2025-08-25
Academician Ni Guangnan of the Chinese Academy of Engineering: Building a Brain-Eye-Action Coordinated System to Enhance Robotic Intelligence
Source:People’s Posts and Telecommunications News (RENMIN YOUDIAN)
Recently, Academician Ni Guangnan of the Chinese Academy of Engineering delivered a keynote speech titled “‘AI+Spatial Computing’ Enables Machines to Understand the World” at the Main Forum of the 2025 World Robot Conference. He noted that artificial intelligence is currently driving a paradigm shift in science and technology. Against the backdrop of the “AI+” initiative, it is essential to raise the level of robotic intelligence so that “AI+Robot” can better realize the role of robots as a new quality productive force.
Ni Guangnan said that “AI+Spatial Computing” has ushered in a new paradigm for the development of two-dimensional interaction towards three-dimensional interaction. “AI+Spatial Computing” is a key core technology for the implementation of the “AI+” initiative. As a new computing method, spatial computing serves as a bridge between the physical world and the digital world, reshaping the way humans, machines, and the world interact. It is one of the key core technologies driving the practical application of robotics.
Ni Guangnan observed that, although currently generative large language models (LLMs) are leading technological development, the knowledge they acquire does not fully encompass the physical world. Generative AI alone cannot capture the full complexity of physical reality. The integration of spatial computing and AI is reconstructing the three-dimensional physical world in a novel way, extending a bridge for large models to connect with the physical world and facilitating the fusion of digital and physical realms.
Quoting Turing Award laureate Professor Yann LeCun, he noted: “The information a large model learns amounts to about 101? units, equivalent to the total volume of all publicly available text on the internet. For humans, it would take hundreds of thousands of years to acquire such information. However, a four-year-old child can also acquire about 101? units of information just by opening their eyes.” This illustrates that text-based training data for LLMs is insufficient.
“To understand and comprehend the world, vast amounts of video information are also needed,” Ni Guangnan remarked. “Vision is the starting point of intelligence, the basis of perception in the physical world, and the bridge linking the brain with physical reality. Therefore, we must attach great importance to the role of the ‘eyes’.”
Using the example of robotics working in the factory, he explained that what a robot “sees” is broadly similar to human visual perception. Through “AI+Spatial Computing”, robots can interpret and model what they observe. “In the past, the digital world merely mirrored the physical world. Currently, the task is to integrate the digital world and the physical world,” Ni Guangnan said.
“Overall, we hope that people, goods, and machines will work together on factory production lines in the future, complementing each other's strengths and weaknesses,” Ni Guangnan said.
Discussing the evolution of robotics, from automated tools to intelligent entities, Ni Guangnan observed that today’s robots are controlled by embodied intelligence systems. China’s robot industry has enormous potential for development. Faced with a trillion-yuan-scale robot industry, Ni Guangnan stated that we must enhance the intelligence of robots to fully leverage their role as a new quality productive force.
Ni Guangnan provided a detailed explanation of how robots achieve intelligence. He stated that a robot’s intelligence generally consists of three main components: the brain, the eyes, and the action system, which together form an embodied intelligent system. “However, at present, our investment in the ‘brain’ and ‘eyes’ of robots is insufficient, and there are shortcomings in this area. We need to increase investment in these areas to better demonstrate the effectiveness of robots,” Ni Guangnan emphasized.
He cited autonomous driving as an example, noting that it is divided into levels L1 to L5, and robots follow a similar pattern.
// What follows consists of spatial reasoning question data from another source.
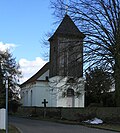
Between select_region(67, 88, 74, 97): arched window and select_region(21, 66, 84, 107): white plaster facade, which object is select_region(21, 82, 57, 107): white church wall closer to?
select_region(21, 66, 84, 107): white plaster facade

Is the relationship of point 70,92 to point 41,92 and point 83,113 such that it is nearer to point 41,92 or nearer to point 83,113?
point 41,92

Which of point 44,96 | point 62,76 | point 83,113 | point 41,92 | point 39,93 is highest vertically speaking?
point 62,76

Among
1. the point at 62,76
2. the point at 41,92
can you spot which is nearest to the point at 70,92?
the point at 41,92

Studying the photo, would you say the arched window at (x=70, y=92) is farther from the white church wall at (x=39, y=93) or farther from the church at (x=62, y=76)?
the white church wall at (x=39, y=93)

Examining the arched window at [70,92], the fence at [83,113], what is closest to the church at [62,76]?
the arched window at [70,92]

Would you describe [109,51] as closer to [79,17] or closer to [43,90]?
[79,17]

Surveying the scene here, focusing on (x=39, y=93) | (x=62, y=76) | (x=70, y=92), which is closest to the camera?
(x=62, y=76)

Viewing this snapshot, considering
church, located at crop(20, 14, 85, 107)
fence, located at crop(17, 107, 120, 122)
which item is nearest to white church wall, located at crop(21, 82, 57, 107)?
church, located at crop(20, 14, 85, 107)

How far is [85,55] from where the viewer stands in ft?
123

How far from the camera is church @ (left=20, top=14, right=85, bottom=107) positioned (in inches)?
1630

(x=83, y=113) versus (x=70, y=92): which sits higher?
(x=70, y=92)

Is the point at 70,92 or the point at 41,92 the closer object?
the point at 70,92

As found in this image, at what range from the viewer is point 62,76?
45812 millimetres

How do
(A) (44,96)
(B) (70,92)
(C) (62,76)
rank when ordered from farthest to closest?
(A) (44,96)
(B) (70,92)
(C) (62,76)
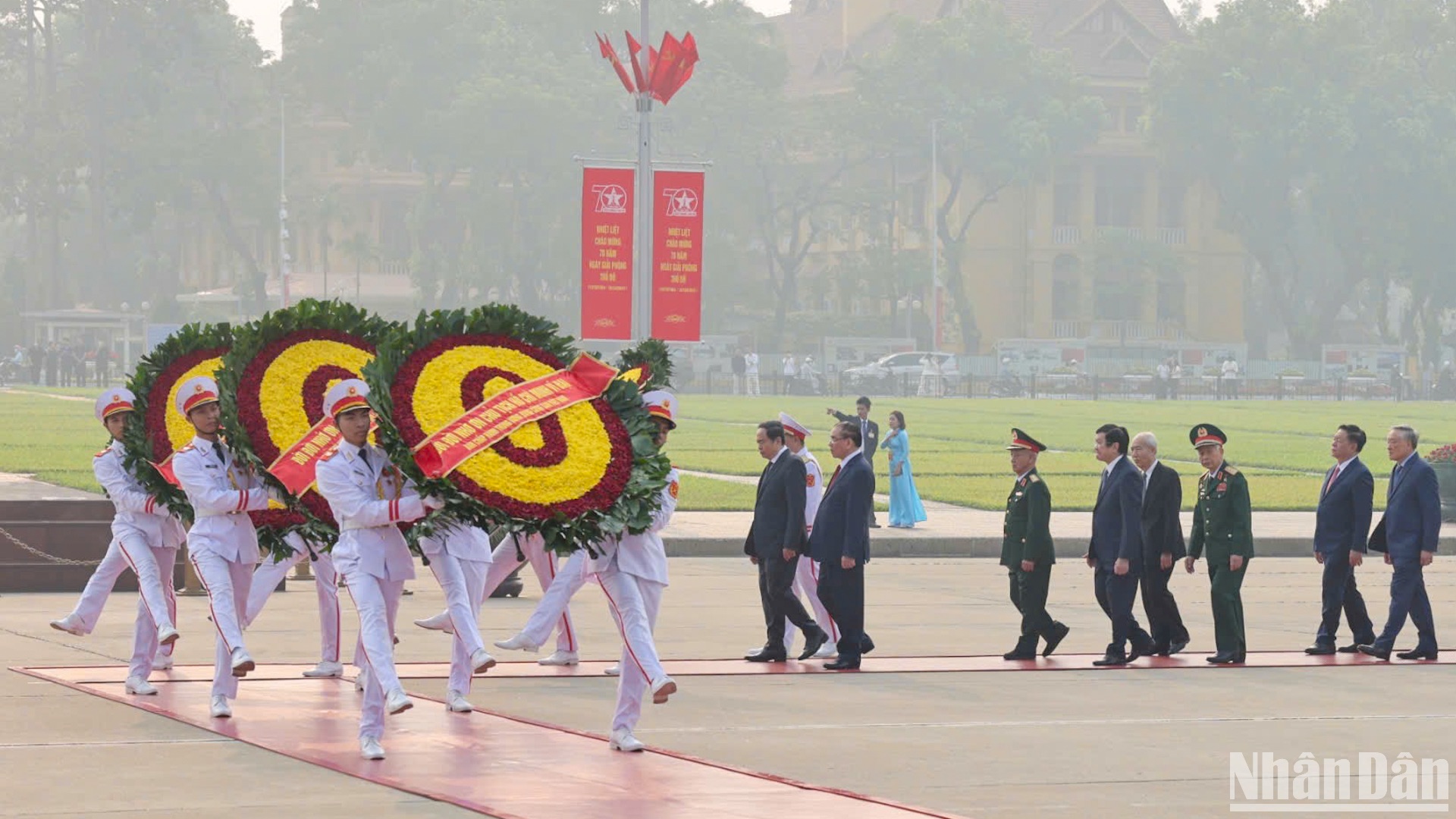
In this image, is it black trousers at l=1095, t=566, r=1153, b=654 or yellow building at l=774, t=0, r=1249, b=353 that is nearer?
black trousers at l=1095, t=566, r=1153, b=654

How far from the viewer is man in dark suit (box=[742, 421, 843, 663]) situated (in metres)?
13.4

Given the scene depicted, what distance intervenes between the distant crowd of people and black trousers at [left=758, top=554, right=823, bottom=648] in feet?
191

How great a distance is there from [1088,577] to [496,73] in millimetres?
67450

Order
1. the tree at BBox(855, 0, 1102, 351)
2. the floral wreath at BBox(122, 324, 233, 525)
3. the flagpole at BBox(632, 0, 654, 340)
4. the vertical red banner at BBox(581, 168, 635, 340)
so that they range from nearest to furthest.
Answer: the floral wreath at BBox(122, 324, 233, 525)
the vertical red banner at BBox(581, 168, 635, 340)
the flagpole at BBox(632, 0, 654, 340)
the tree at BBox(855, 0, 1102, 351)

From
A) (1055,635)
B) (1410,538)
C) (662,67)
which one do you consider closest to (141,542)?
(1055,635)

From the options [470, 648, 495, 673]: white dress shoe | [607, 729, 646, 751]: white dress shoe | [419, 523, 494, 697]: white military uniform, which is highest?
[419, 523, 494, 697]: white military uniform

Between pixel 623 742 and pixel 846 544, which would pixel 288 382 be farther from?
pixel 846 544

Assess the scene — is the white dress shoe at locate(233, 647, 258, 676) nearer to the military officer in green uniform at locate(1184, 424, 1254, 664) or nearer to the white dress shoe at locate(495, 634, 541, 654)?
the white dress shoe at locate(495, 634, 541, 654)

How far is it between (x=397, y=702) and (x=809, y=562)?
5155 mm

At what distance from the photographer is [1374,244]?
287 ft

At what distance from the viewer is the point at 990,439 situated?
45.3 metres

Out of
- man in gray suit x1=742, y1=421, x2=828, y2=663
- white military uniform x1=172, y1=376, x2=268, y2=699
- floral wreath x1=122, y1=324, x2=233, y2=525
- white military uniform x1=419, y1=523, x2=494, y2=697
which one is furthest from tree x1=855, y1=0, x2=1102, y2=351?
white military uniform x1=172, y1=376, x2=268, y2=699

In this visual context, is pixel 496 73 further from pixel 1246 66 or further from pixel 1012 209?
pixel 1246 66

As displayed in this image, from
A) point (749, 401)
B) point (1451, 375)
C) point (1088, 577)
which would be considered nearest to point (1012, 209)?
point (1451, 375)
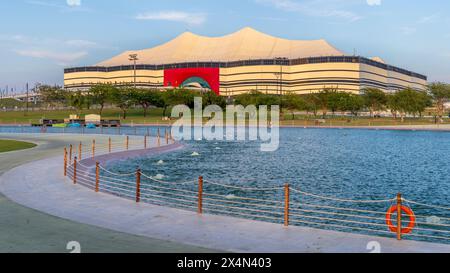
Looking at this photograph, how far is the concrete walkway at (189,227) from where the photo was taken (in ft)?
38.7

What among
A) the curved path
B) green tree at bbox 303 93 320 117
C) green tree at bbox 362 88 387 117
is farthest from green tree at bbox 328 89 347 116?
the curved path

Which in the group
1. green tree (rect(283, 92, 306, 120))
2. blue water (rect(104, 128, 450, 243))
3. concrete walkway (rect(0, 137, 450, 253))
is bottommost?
blue water (rect(104, 128, 450, 243))

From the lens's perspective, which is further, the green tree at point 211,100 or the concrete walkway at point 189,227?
the green tree at point 211,100

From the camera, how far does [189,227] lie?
45.3 feet

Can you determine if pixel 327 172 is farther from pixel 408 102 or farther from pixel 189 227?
pixel 408 102

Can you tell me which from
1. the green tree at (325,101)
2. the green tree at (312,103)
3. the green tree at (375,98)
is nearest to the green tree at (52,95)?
the green tree at (312,103)

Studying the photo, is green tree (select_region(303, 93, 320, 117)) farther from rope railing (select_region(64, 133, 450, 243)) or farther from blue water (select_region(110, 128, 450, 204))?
rope railing (select_region(64, 133, 450, 243))

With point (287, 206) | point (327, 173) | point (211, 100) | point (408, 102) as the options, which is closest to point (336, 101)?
point (408, 102)

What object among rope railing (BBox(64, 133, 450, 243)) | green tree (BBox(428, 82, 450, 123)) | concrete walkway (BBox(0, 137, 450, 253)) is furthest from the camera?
green tree (BBox(428, 82, 450, 123))

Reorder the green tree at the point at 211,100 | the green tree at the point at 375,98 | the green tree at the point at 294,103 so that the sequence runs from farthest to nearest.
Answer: the green tree at the point at 375,98 → the green tree at the point at 211,100 → the green tree at the point at 294,103

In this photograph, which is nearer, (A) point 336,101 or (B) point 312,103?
(A) point 336,101

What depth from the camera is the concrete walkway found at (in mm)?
11781

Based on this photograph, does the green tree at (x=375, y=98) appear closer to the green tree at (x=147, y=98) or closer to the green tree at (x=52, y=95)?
the green tree at (x=147, y=98)
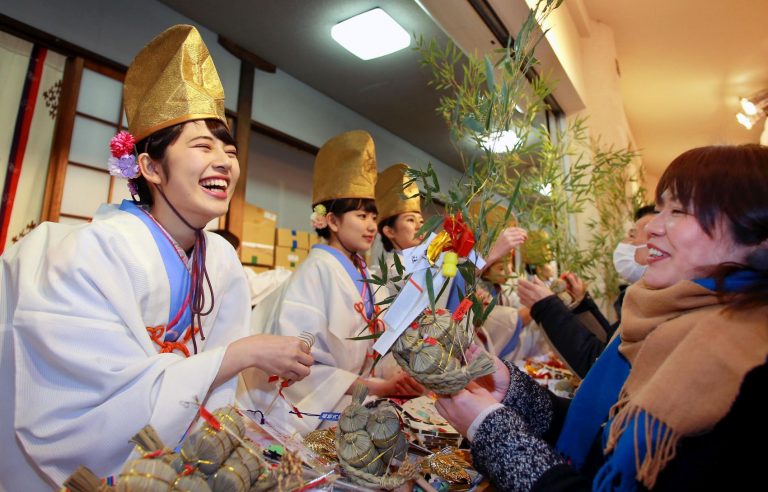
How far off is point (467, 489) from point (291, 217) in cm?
495

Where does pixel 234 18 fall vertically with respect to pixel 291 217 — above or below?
above

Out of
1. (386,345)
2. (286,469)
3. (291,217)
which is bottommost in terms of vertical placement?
(286,469)

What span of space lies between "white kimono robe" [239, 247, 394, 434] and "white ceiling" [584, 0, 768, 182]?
10.4 ft

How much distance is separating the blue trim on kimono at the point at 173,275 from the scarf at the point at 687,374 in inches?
46.2

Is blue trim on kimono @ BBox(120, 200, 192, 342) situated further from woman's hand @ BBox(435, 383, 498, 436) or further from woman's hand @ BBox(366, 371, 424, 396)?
woman's hand @ BBox(435, 383, 498, 436)

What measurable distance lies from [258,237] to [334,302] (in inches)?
126

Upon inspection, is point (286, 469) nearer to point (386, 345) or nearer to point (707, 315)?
point (386, 345)

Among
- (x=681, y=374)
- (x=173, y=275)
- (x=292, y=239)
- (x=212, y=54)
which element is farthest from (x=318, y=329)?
(x=292, y=239)

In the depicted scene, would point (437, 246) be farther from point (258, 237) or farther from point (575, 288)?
point (258, 237)

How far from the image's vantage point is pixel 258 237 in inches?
194

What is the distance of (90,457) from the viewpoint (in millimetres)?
944

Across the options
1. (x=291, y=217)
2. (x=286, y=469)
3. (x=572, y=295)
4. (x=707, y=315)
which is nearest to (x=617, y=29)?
(x=572, y=295)

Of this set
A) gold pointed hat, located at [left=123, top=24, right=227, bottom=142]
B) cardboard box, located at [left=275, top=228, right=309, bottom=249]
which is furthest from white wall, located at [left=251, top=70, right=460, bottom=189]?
gold pointed hat, located at [left=123, top=24, right=227, bottom=142]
At present, most robots are generally at the L1-L3 stages. “We hope that through the development of the ‘eyes’ and the ‘brain’, the overall level of robotic intelligence can be advanced to L4 or above. Only then can robots truly demonstrate their mobility, autonomy, and high precision, and truly play their role in improving production efficiency.” In the future, robots will not only be operating systems, but embodied intelligent agents that incorporate the “brain,” “eyes”, and “coordinated actions.” With the support of such a system, industrial automation robots can further evolve into the current “AI+Robot” era of artificial intelligence, achieving greater effectiveness.
Ni Guangnan stressed that the key to achieving this goal lies in enhancing the level of robotic intelligence. “We must use a brain-eye-action coordinated system to improve robotic intelligence, so that robots can truly see the world, understand the world, and act within the world,” Ni said.
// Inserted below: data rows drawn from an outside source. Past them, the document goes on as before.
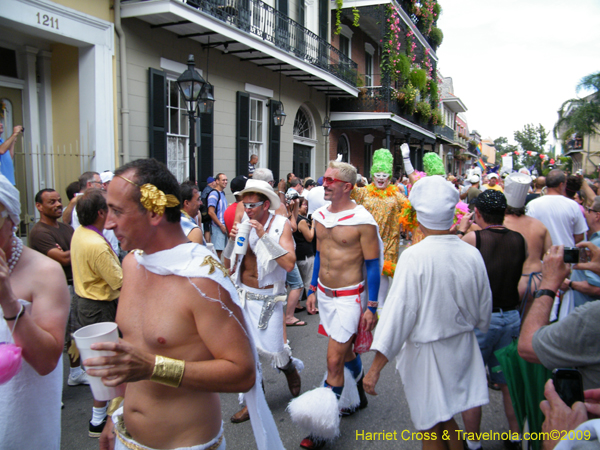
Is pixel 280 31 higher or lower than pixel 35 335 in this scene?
higher

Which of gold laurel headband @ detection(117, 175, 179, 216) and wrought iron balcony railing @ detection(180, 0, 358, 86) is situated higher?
wrought iron balcony railing @ detection(180, 0, 358, 86)

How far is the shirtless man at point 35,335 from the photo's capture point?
6.25ft

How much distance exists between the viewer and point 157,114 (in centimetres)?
930

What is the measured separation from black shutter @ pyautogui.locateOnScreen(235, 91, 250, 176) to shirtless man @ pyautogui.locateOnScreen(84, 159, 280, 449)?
10.0 meters

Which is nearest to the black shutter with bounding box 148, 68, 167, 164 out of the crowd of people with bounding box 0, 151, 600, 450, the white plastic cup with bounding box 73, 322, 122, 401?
the crowd of people with bounding box 0, 151, 600, 450

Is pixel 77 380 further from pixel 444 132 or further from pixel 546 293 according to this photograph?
pixel 444 132

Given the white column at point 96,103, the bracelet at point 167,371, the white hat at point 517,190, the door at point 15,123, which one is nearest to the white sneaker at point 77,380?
the bracelet at point 167,371

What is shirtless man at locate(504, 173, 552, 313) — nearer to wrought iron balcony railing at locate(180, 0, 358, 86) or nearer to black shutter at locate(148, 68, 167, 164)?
black shutter at locate(148, 68, 167, 164)

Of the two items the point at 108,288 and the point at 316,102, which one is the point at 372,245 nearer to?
the point at 108,288

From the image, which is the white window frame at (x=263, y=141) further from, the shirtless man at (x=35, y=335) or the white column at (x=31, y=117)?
the shirtless man at (x=35, y=335)

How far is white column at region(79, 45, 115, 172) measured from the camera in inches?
319

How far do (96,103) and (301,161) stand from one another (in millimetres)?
8504

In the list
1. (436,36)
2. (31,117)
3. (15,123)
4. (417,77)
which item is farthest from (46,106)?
(436,36)

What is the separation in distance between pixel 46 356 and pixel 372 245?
259cm
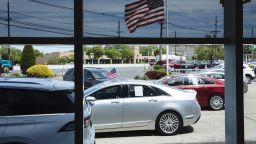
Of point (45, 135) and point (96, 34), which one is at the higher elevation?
point (96, 34)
However, for robots to evolve from automated tools into “AI + Robot”, a complex process must be undertaken. First, robots must possess their own “brain” based on large models. Second, the intelligent system of robots should highlight the role of the “eyes.” The solution of “AI+Spatial Computing” is to use ordinary monocular cameras combined with neural network learning, enabling robots to acquire human-like vision with strong adaptability. Finally, as robots need to interact with many entities, an operating system is required. Ni suggested using the open-source AGIROS to support “robotic actions”, thereby comprehensively advancing the development of the intelligent robot sector.